Although Michigan is home to 2,500 small manufacturers and is the center of the domestic auto industry, it didn’t have a hardware technology incubator until Lawrence Technological University launched one about a year ago.

The Centrepolis Accelerator’s mission is to help grow the state’s advanced manufacturing and hardware ecosystem by providing funding, product- and business-development resources, and mentorship to entrepreneurs working in the sector. Last month, Centrepolis co-sponsored a summit and pitch competition with PlanetM as part of Startup Week Detroit, highlighting Michigan as a hub for lean manufacturing and hardware development.

“It used to be that investors wouldn’t touch hardware startups,” says Dan Radomski, director of the Centrepolis Accelerator. That changed with the dawn of the Internet of Things and a plethora of connected devices, as well as the rise of the mobility industry. During the first half of 2018, data from Crunchbase and Bolt indicated that hardware startups scored investment capital across 243 funding rounds nationwide, Radomski notes—up significantly from the first half of 2012, when there were only 17 funding rounds that involved hardware companies.

“We want to help entrepreneurs get their ideas to market and help them build their companies in Michigan,” Radomski continues. “You can’t pick a better place to prototype and engineer hardware. We can bring the state’s product development and design assets to bear with hardware innovators.”

Centrepolis’s main program is called Scale Up for Success, which helps companies find customers, holds workshops on business processes and planning, connects startups to corporations seeking new innovations or college students in search of internships, and offers a collaborative workspace with a prototyping lab. Scale Up for Success has a separate version for cleantech companies developing hardware products or processes that align with state and federal efforts to increase renewable energy and reduce waste.

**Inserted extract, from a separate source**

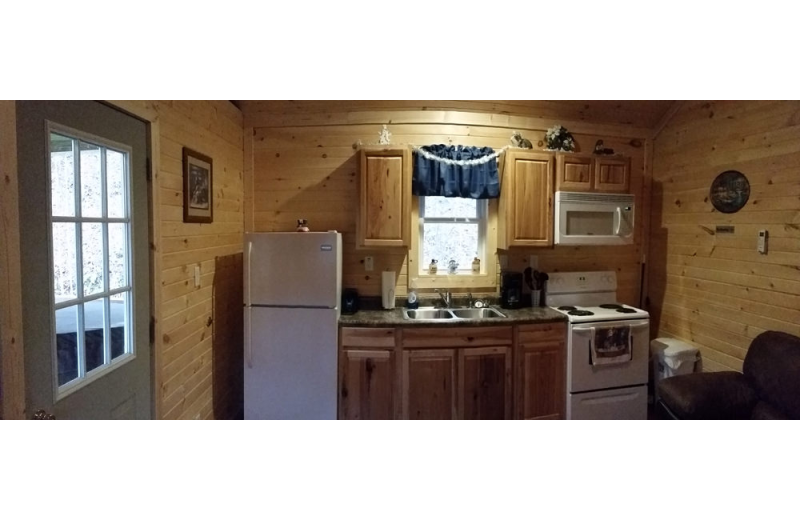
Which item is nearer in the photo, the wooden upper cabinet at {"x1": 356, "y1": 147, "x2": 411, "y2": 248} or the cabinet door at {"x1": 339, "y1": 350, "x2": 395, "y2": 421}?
the cabinet door at {"x1": 339, "y1": 350, "x2": 395, "y2": 421}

“We’re looking for technology that applies to LTU’s strengths, or to help established companies [by connecting them to] Lawrence Tech students or faculty—if we do proof-of-concept work for clients, we will sometimes bring them into the accelerator,” Radomski explains. “It advances both the companies and student learning.”

Radomski says there are up to a dozen companies in the accelerator at any given time, and they are not required to pay anything to participate. Centrepolis has a small pool of money it can spend to help accelerator companies with prototyping or with launching crowdfunding campaigns, which have become a popular way to support small hardware projects. Occasionally, Centrepolis will also loan money to accelerator companies.

More than 400 people from all over the world attended Centrepolis’s hardware summit at Startup Week Detroit, and Radomski says the accelerator helped facilitate more than 200 “curated” one-on-one meetings between hardware companies and potential customers or investors. “It went way better than we expected, so we’ll do this on an annual basis,” he adds.

The hardware summit also included a pitch contest. Eight companies were selected to compete from more than 40 applicants, and two startups won $10,000 each: MaxFit Pro, a Detroit-based company selling connected fitness products, won for best Michigan hardware company, and Kuhmute, a Flint-based vehicle-to-grid and ridesharing service, won for best mobility hardware company.

On Oct. 4, Centrepolis will celebrate the grand opening of a new co-working and accelerator space on LTU’s campus, which will have cutting-edge tools like collaborative robots, virtual reality design and simulation, 3D printers, and more. Radomski says the accelerator is also reaching out to philanthropical organizations for more funding in order to increase capacity. “We have more than 100 companies that need advice and tactical help,” he says.

In addition to Lawrence Tech, Centrepolis is supported by the state’s economic development office, and the city of Southfield, where it is located.